The good, the bad, and the carries count. A few things came into clearer focus following the Rams’ victory over the Saints.

New Orleans Saints v Los Angeles Rams Photo by Sean M. Haffey/Getty Images

In a game where the New Orleans Saints lost starting quarterback Drew Brees with a thumb injury early in the first quarter, is it really possible to have any meaningful takeaways regarding where this edition of the Los Angeles Rams stand? Actually, yes.

Here are some things we learned during Sunday’s 27-9 victory over the Saints.

1) The Rams secondary is really good, and the linebackers aren’t half bad either.

The Saints’ Pro Bowl receiver Michael Thomas was nearly as quiet as he was in last season’s NFC Championship game before he hauled in some junk time receptions. Saints tight end Jared Cook seemed like a potential issue, based on his production against the Rams in week one a year ago, but was limited to only two catches. We haven’t heard the cornerback’s names much this season, which is a good thing. Aqib Talib and Marcus Peters seem to have become the duo that Rams fans envisioned last season when they arrived to much fanfare.
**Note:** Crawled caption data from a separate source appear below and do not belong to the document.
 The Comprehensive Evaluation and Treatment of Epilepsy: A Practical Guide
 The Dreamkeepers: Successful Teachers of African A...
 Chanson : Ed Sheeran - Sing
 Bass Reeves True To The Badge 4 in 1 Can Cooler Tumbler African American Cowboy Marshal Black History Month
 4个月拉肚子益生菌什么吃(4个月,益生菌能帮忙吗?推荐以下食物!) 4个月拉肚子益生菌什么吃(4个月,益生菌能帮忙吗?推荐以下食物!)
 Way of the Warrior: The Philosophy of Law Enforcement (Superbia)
The safeties are thriving in Wade Phillips’ defense in more noticeable ways though. Rookie Taylor Rapp has been playing the hybrid safety/linebacker position and getting more snaps than starting ILB Bryce Hager, and there seems to be nothing the sure tacking Rapp can’t do. John Johnson and Eric Weddle appear to be a high-level safety net, and in the slot Nickell Robey-Coleman seems be super comfortable, and is playing at full speed. Numerous times during Sunday’s game, Teddy Bridgewater had plenty of time but still couldn’t find any cracks to squeeze a pass through. Next up, Odell Beckham Jr.

While much of the Rams pass rush still comes from between the tackle, Dante Fowler and Clay Matthews have been a presence. Fowler (PFF 77.0) displayed impressive speed in weak-side pursuit situations against the run more than once. Clay Matthews (PFF 76.1) seemed to do a nice job dropping back in coverage. Cory Littleton remains dynamic and even back up turned starter Bryce Hager has blended in, while appearing in roughly half of the team’s defensive snaps.
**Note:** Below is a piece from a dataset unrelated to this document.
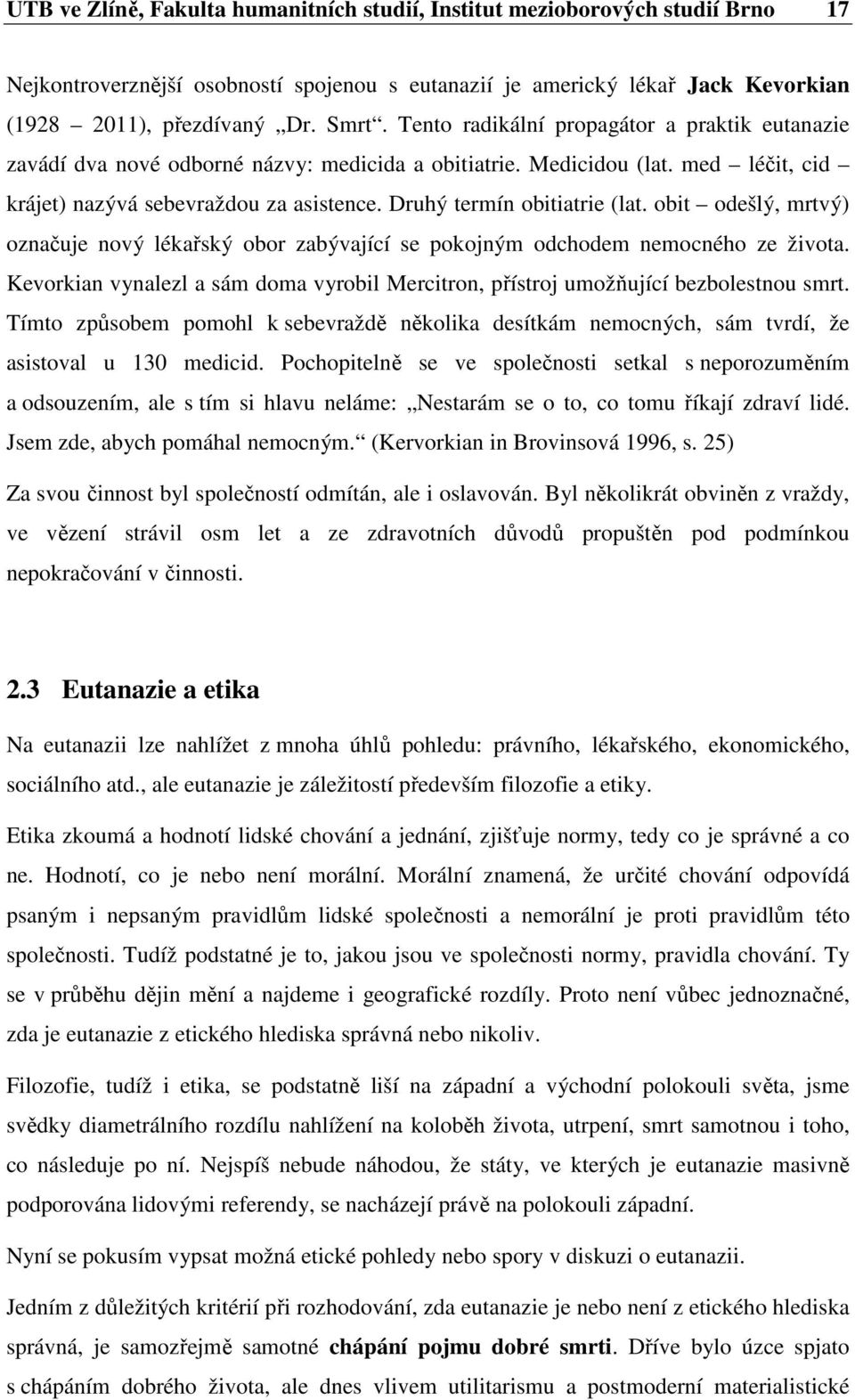 Druhý termín obitiatrie (lat. obit odešlý, mrtvý) označuje nový lékařský obor zabývající se pokojným odchodem nemocného ze života.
2) Right tackle Rob Havenstein is having a rough start to the season.

After a wildly successful 2018 campaign, Havenstein has turned in consecutive stinkers to start the 2019 season. That may be somewhat excusable against a talent like Saints defensive end Cameron Jordan, but he was mostly dominated on the heels of a poor game in Carolina. While newly promoted sophomores Joseph Noteboom and Brian Allen find their way, it will be critical for Havenstein to find his old groove.

3) Expect fluctuation in carry distribution from week-to-week.

Against Carolina, running back Todd Gurley only had three more carries than backup Malcolm Brown. This week Gurley had 16 carries to Brown’s six. That being said, Brown averaged 6.9 yards per tote, while Gurley gained 3.9 per carry. I suppose we learned that carry distribution will most likely fluctuate throughout this season. Also, and this may seem far-fetched because of the way Malcolm Brown is playing, but I wouldn’t be surprised if Darrell Henderson emerges as late season wrinkle in McVay’s offense.